Tapi ketika didepan kaca saya gak betah lama karna insecure kayaknya mau dibentuk kek mana pun gak bakalan jadi keren juga deh. Iyaa saya sampai memakai jel dan menata rambut supaya terlihat rapi tapi malah keliatan gak alami gitu. Dalem itu "apaan sih ini, bener2in rambut, bodoh banget, gak akan membuat jadi rapi dan keren juga".
Iya saya tau semua itu cuma merasa keren diisi kepala saja, oranglain gak akan nganggep aku keren juga. Cuman dari situ minimal saya bisa improve tentang kerapian dan kebersihan.
Dan tanpa aku sadari yang bisa merubah itu semua yaa hanya love imajineri ku saja.
Tentang ada perempuan yang aku suka di tempat kerja sehingga saya bisa improve tentang penampilan, attitude bahkan hal yang paling besar adalah melakukan sesuatu secara all out sampai garis takdir yang menentukan.
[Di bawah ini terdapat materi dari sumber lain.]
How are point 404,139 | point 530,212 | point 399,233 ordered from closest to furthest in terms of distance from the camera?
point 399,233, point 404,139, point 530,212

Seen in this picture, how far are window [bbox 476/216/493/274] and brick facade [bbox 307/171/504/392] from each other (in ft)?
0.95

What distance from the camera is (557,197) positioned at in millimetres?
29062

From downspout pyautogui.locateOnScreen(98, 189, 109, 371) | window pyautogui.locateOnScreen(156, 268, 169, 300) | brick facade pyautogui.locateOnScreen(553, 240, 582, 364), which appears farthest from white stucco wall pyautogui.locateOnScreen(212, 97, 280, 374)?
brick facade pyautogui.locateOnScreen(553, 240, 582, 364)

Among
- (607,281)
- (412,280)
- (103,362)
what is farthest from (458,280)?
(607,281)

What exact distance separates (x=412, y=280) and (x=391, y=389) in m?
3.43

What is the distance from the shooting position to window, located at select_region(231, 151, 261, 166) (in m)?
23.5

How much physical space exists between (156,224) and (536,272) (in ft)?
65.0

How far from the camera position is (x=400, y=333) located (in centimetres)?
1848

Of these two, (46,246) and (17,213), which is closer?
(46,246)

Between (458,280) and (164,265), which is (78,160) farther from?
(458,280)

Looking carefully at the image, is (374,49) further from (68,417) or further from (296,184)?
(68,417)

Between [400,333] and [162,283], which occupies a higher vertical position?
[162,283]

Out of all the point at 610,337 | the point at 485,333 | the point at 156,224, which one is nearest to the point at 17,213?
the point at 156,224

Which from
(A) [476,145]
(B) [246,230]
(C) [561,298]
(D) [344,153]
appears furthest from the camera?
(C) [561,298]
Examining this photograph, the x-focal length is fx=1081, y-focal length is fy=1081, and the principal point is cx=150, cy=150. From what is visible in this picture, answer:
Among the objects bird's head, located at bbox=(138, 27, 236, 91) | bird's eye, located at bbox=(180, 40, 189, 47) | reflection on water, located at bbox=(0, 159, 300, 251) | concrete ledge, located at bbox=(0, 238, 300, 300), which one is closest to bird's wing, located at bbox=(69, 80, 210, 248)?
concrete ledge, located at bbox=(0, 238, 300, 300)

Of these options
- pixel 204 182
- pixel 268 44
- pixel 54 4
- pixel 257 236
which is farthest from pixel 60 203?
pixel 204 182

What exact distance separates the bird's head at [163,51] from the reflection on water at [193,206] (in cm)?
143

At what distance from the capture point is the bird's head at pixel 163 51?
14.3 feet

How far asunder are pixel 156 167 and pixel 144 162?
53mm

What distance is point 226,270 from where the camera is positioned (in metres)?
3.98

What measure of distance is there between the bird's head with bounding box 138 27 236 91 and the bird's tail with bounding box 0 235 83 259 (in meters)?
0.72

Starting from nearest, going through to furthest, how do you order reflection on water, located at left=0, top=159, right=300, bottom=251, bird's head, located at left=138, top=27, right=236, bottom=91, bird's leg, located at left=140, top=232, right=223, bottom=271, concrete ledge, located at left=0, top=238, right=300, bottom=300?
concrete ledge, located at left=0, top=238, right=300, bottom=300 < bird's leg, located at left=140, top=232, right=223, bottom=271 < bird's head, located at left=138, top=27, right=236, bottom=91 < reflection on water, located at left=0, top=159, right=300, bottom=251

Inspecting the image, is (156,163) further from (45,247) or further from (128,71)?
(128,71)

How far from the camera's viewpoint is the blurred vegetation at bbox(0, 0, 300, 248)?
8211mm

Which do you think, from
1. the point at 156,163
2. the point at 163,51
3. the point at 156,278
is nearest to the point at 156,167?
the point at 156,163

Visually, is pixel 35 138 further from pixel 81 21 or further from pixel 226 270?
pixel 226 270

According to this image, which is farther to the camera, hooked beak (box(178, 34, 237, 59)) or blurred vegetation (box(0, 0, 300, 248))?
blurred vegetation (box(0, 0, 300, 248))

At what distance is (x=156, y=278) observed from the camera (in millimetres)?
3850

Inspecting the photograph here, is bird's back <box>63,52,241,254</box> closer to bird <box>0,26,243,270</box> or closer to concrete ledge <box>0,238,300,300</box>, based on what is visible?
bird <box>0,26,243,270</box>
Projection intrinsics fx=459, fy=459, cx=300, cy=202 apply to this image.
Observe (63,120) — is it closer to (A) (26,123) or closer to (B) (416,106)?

Walaupun bayangan tentang takdir itu sendiri buruk sekalipun.
Yaa memang itulah tugas perempuan, seharusnya bisa membuat laki-laki menjadi kekanak-kanakan yang abadi.
Kalau semua perempuan bisa membuat laki-laki menjadi kanak-kanak yang abadi saya rasa gak perlu nunggu 2045, gak perlu nebang sawit juga indonesia sudah emas sekarang juga wkwk
Dan dimasa menjelang timeline saya dengan dia yang tidak tau akan panjang atau tidak. Saya cuma berharap. Biarkan saya melakukan yang terbaik sebisa mungkin, walaupun mungkin setiap harinya cuma bisa curi-curi pandang dan membangun imajinari love.
Menjelang takdir yang gak bisa kita yang nentuin ini.
Seperti apa kata sajak dari Pak Sapardi. Aku hanya ingin mencintaimu dengan sederhana, dengan kata yang tak sempat disampaikan kayu kepada api yang menjadikanya abu, aku ingin mencintaimu dengan sederhana dengan isyarat yang tak sempat disampaikan awan kepada hujan yang menjadikannya tiada.
Jika memang setelah lebaran itu aku sudah gak bisa menemuimu lagi di tempat kerja. Terimakasih atas waktunya walaupun sebentar yang sempat tercipta di tempat kerja itu walaupun tanpa kesengajaan dan bahkan mungkin dia gak tau. Terimakasih juga karna sudah meminjamkan namamu dalam setiap doaku yang waktu itu aku isi dengan permintaan sederhana yaitu hadirkan lagi dia di dalam hari-hariku.
Saya yang merasa kritis pada saat itu cukup terselamatkan dengan menghirup sedikit oksigen yang dia berikan, walaupun mungkin bukan kesengajaan, tapi saya percaya semua itu atas kebaikan semesta yang telah diberikan kepada saya. Saya bakal notice cerita ini.
Walaupun diusiaku yang sudah gak pantas lagi sebenarnya berbicara tentang cinta-cintaan seperti ini, cuma saya selalu melakukan hal yang melankolis dalam beberapa moment dihidup saya, karna masih miskin mungkin, kalau sudah kaya permasalahan hidup saya hanya uang, uang dan uang.
Dan saya nulis ini dalam rangka melatih storytelling yang akan kuasah sampai kapanpun.
Dan jika berkenan diberikan waktu yang lebih panjang. Mungkin aku akan menceritakan mu lagi besok.hehe.